The results of the present investigation showed that the levels of D-dimer, CRP and IL-6 in patients with COVID-19 were significantly increased compared to those in normal subjects, while the level of HIF-1α was significantly decreased in patents with COVID-19 compared to that in normal individuals. Furthermore, the findings indicated that there is a significant and direct correlation between IL-6 and CRP and D-dimer, although a negative and significant correlation was observed between HIF-1α and D-dimer, IL-6 and CRP. It has been shown that coagulation disorders are present in patients with COVID-19 (10); under these conditions, the activity of the fibrinolytic system is increased, and D-dimer is formed from fibrin (11). Thus, increasing the level of D-dimer is an indicator for coagulation disorders associated with COVID-19 infection (11, 12), and it has been shown that the level of D-dimer is significantly elevated during COVID-19 (13). Our observation indicated that the level of D-dimer was significantly elevated in COVID-19 patients, and our finding was parallel with the results of previous studies, which had similar observations (14–16).
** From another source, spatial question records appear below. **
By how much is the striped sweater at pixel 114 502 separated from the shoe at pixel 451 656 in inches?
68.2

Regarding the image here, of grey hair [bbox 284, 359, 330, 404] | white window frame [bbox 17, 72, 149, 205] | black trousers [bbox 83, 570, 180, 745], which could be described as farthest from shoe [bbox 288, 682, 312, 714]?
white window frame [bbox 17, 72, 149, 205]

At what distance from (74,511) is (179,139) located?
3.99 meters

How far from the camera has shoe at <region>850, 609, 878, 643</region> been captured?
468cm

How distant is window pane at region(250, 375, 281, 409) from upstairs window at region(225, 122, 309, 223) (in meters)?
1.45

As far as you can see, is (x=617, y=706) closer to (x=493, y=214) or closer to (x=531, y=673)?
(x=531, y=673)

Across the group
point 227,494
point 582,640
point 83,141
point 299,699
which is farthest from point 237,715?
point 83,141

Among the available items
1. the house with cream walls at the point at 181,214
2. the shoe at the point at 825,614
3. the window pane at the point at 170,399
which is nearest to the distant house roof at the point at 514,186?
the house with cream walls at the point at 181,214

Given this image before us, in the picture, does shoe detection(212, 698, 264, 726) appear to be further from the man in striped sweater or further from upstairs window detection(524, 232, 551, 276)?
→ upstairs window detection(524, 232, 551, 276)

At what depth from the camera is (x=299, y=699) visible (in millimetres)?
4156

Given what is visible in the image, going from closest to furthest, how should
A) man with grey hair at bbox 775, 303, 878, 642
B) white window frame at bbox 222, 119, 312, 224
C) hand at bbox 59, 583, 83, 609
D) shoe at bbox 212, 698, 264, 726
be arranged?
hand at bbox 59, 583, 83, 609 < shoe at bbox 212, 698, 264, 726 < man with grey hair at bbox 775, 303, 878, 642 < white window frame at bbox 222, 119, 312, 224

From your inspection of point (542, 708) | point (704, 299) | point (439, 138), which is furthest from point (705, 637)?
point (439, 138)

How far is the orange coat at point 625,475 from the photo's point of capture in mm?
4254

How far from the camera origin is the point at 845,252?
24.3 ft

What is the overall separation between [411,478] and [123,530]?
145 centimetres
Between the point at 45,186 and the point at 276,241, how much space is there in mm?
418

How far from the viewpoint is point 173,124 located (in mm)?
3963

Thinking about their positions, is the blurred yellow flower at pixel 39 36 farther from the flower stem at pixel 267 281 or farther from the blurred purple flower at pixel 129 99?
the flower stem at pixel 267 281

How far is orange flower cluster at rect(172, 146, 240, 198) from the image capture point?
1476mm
Inflammation has a crucial function in COVID-19 disease pathogenesis, and one of the most important indicators during inflammatory conditions is CRP. CRP is mainly secreted by hepatocytes, and as one of the acute phase proteins, its level increases during inflammation and infectious diseases (17). There is evidence that indicates that the CRP level significantly increases during SARS-CoV-2 infection. On the other hand, it has been shown that CRP is associated with the severity of COVID-19 and acts as a prognostic factor during SARS-CoV-2 infection (18, 19). We observed a significant increase in CRP levels in COVID-19 patients compared to those in the control group (normal subjects). Our data were parallel with the results of Liu et al., who observed a significant elevation in CRP levels in COVID-19 patients (20). Additionally, several studies have indicated that patients with COVID-19 have high levels of CRP, and our findings were consistent with these findings (18, 21, 22). On the other hand, it has been shown that CRP levels increase in response to IL-6 during inflammation (23); thus, in the next step, we assessed the level of IL-6 in the studied groups and found that IL-6 levels in patients were significantly increased compared to those in subjects. IL-6 is considered a pleotropic cytokine that participates in the inflammatory response, and it has been shown that this cytokine has a crucial function in tissue injury during SARS-CoV-2 infection (24, 25). The cause of increasing the level of IL-6 during SARS-CoV-2 infection might be associated with the increased secretion of this cytokine by monocytes and macrophages, which is induced by the virus. Our assessment showed that the case group (patients with COVID-19) had higher levels of IL-6. Interestingly, we observed that the level of IL-6 in patients hospitalized in the ICU was higher than that in the outpatient group, and these findings proposed that IL-6 could be associated with the severity of COVID-19. Furthermore, we observed a significant correlation between IL-6 and D-dimer, indicating that IL-6 might be associated with coagulation disorders in SARS-CoV-2 infection.
One of the most important hypotheses of the present study was the investigation of HIF-1α in the studied groups and its correlation with inflammatory parameters. Several studies have proposed that HIF-1α, by initiating cytokine storms during COVID-19, might be associated with disease severity (8, 26, 27). In contrast, there is evidence suggesting that HIF-1α might have a protective role during COVID-19 by decreasing the level of ferritin and downregulating ACE-2, which acts as a SARS-CoV-2 virus receptor (28–30). Our observations showed that the level of HIF-1α was significantly decreased in the case group compared to the normal subject group. Additionally, we showed a significant and negative correlation between HIF-1α and inflammatory parameters and D-dimer, and our findings suggested that HIF-1α might have a protective role in SARS-CoV-2 infection and COVID-19.